In particular, Rule 19 of the Beijing Rules ( United Nations Common Minimum Rules for the Administration of Juvenile Justice ) also sets out the basic principle that: " Putting children in detention is a last resort and for the minimum necessary period ". We must base our decision on a report on the offender's living conditions, the circumstances of the crime and other factors to decide on the imposition of imprisonment on them. The court only imposes restrictions on personal freedom on juveniles who are tried for very serious or especially serious acts, using violence against others or stubbornly committing other serious acts that have no other solution.

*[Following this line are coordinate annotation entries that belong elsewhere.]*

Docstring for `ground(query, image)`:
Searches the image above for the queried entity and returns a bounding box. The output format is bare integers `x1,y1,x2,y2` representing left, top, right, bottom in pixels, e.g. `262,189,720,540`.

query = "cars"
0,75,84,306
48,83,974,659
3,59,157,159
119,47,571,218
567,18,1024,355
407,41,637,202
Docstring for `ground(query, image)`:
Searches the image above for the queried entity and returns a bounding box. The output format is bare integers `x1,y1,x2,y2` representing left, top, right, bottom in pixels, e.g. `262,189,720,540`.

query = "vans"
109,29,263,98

In addition, the Rules also stipulate two combined conditions when applying imprisonment: First , never apply the penalty of deprivation of liberty for crimes that are not violent, serious or repeated with other serious crimes; second , although the crime is serious, if the circumstances of the crime and the nature of the offender show that rehabilitation will be successful without detention, the State and society have the responsibility to provide an appropriate solution to help the children reform well, not putting them at risk of loss or risk caused by the deprivation of liberty itself.
In addition, Article 308 of the 2003 Criminal Procedure Code also stipulates:
Juvenile offenders shall serve their prison sentences under separate detention regimes as prescribed by law. Juveniles shall not be detained together with adults. Convicted juveniles must receive vocational training or cultural education.
during the period of serving a prison sentence. If a minor serving a prison sentence has reached the age of 18, he or she must be transferred to adult detention [53].
Thus, the current Penal Code has relatively strict regulations and fully anticipates situations that occur in practice. However, in general, the application of these regulations to juvenile offenders is mainly for the purpose of educating and reforming juveniles, in accordance with the principle that " putting children in detention is the last resort and within the minimum necessary time " recognized by international law.
In 1889, for the first time in the world, the Juvenile Court model was formed (in Cook County, Illinois, USA) . The Juvenile Court was given jurisdiction over groups of children accused of committing crimes; groups of children who were victims of abuse; and groups of children who were no longer under the care of their parents due to their death, disability, or other reasons [95]. Later, this model was developed in a number of countries around the world. On January 28, 1952, the Central Juvenile Court was established in Thailand. Accordingly, children from 7 to 14 years old who commit crimes will also be tried and may be sentenced to prison, but the Court will decide on special measures by sending them to a reform school or sending them to a person or agency that the Court finds suitable for the reform and education of the children (Article 74). Minors between 14 and 17 years old can be punished and receive special punishments. In cases of this age, before trying and sentencing, the Court always carefully considers the circumstances, personality and environment of that person (Article 75) [57].
Or in the Netherlands, when a minor commits a crime, alternative sanctions are considered and applied, and are only allowed to proceed according to criminal proceedings when there is no longer any opportunity to apply alternative sanctions. Alternative sanctions applied to minors do not only replace the criminal penalty.